Among Chinese imported coffee, coffee beans account most. According to China Customs data, caffeinated raw beans account for 75% of the total imports of coffee beans while caffeinated roasted beans account for 22%. These two together account for nearly 99%. From China Customs data, the import volume of raw beans was 34,000 tons while that of the roasted beans was 8,800 tons between January and August in 2019. Compared with the corresponding period of last year, the imports of raw beans and roasted beans have increased by 13% and 17% respectively. Based on the current situation, the imports of both beans are expected to continue to grow.

Today, China imports beans from more than 50 countries. Indonesia, Malaysia, Italy, Vietnam, the United States, Brazil and Guatemala are the main sources. Data shows that Vietnam is currently China’s largest import source of raw beans. From January to August in 2019, 15,000 tons of beans valued at 160 million yuan were imported from Vietnam. Beans from Brazil ranked second with the value of 130 million yuan and the volume of about 70,000 tons.
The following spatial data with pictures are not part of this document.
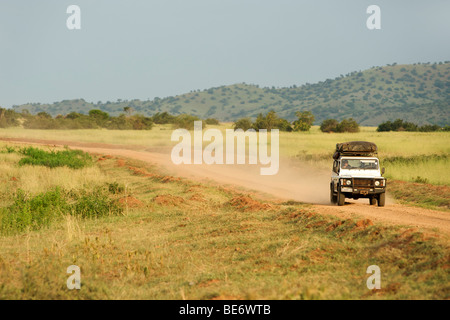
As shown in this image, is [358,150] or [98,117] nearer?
[358,150]

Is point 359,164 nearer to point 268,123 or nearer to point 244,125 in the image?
point 268,123

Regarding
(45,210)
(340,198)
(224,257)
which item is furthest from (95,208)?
(340,198)

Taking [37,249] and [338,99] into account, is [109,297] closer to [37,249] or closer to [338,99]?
[37,249]

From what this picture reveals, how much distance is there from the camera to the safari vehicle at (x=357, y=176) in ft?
50.2

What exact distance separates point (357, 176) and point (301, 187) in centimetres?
688

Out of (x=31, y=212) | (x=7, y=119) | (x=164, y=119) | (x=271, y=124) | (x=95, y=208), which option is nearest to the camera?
(x=31, y=212)

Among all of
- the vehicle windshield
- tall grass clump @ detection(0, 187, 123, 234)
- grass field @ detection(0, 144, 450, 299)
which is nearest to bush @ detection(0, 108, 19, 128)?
tall grass clump @ detection(0, 187, 123, 234)

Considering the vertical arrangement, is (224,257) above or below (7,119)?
below

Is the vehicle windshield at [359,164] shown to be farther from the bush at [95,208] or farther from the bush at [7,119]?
the bush at [7,119]

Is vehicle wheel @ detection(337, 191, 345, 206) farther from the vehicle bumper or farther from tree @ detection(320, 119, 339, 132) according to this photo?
tree @ detection(320, 119, 339, 132)

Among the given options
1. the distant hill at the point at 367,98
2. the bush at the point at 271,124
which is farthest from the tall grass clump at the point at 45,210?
the distant hill at the point at 367,98

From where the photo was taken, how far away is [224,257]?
10164 millimetres
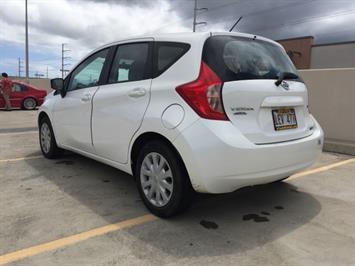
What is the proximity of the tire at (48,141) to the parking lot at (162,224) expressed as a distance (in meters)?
0.61

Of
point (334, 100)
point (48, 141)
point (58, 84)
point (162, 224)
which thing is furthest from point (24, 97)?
point (162, 224)

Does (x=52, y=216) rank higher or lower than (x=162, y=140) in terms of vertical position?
lower

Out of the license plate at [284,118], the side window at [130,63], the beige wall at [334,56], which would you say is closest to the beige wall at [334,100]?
the license plate at [284,118]

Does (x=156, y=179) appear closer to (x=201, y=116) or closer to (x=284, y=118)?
(x=201, y=116)

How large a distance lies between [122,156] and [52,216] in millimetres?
934

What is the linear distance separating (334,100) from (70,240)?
6304 millimetres

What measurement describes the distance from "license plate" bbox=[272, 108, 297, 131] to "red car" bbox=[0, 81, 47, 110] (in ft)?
48.2

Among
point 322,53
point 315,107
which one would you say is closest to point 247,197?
point 315,107

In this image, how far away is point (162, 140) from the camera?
11.6 feet

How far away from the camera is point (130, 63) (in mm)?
4199

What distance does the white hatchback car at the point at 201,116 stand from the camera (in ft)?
10.6

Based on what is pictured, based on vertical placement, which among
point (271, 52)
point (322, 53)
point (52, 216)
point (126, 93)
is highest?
point (322, 53)

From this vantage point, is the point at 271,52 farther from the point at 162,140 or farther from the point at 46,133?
the point at 46,133

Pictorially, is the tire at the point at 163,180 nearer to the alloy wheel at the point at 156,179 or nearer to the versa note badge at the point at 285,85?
the alloy wheel at the point at 156,179
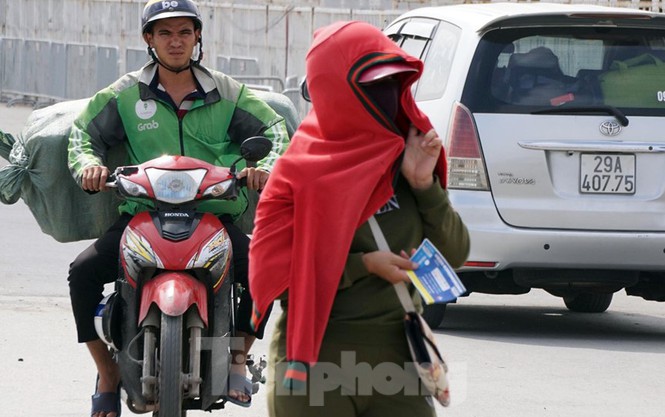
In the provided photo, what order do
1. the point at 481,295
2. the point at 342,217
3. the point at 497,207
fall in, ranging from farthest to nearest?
the point at 481,295, the point at 497,207, the point at 342,217

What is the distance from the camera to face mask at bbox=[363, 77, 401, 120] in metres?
4.19

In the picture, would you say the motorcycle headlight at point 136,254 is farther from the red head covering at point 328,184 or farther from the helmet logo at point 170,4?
the red head covering at point 328,184

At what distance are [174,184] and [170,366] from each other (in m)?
0.69

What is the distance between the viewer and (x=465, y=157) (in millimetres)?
9086

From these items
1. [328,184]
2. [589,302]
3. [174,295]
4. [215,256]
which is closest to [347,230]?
[328,184]

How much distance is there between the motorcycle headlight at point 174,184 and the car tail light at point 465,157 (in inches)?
128

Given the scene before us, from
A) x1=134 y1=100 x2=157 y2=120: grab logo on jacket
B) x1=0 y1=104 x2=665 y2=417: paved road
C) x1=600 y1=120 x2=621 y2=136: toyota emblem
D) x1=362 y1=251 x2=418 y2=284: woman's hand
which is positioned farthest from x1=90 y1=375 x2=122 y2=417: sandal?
x1=600 y1=120 x2=621 y2=136: toyota emblem

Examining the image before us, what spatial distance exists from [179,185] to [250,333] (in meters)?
0.75

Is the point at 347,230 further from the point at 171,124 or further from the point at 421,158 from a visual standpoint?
the point at 171,124

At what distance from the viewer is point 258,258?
4.23 m

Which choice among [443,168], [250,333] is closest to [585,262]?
[250,333]

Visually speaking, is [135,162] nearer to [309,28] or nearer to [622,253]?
[622,253]

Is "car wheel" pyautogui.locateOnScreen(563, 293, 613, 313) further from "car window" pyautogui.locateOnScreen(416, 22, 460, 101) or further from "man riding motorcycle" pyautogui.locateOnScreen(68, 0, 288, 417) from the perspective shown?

Besides, the largest import source of roasted beans is Malaysia with the volume of nearly 30 thousand tons, which is 10,800 tons more than the second place, Italy. Moreover, the price of decaffeinated beans is about 30% to 60% higher than that of caffeinated beans.


Beyond beans, liquid coffee concentrates together with coffee-based products which include liquid coffee, instant coffee powder and other coffee products, are the large category of China’s imported coffee. The import volume of this category are also eye-catching with the volume of up to 19,000 tons and a year-on-year growth of 19%, ranking only second to the raw beans. From the data of 2018, the import volume rose in April, May, August and peaked in September at nearly 9,000 tons. And the import value was up to 300 million yuan.

The raw beans are classified into different levels and used diversely after its entry to China. The high-end coffee beans enter boutique coffee shops and are further processed into fresh ground coffee for high-end coffee lovers while some of them are roasted and packaged, then sold to consumers directly. But the larger part of the commercial beans enter coffee roasters and coffee workshops for further processing into coffee powder. Then, the coffee powder are made into drip bag coffee and coffee capsule, or blended with other ingredients to produce coffees like ready-to-drink coffee, instant coffee by various coffee brands.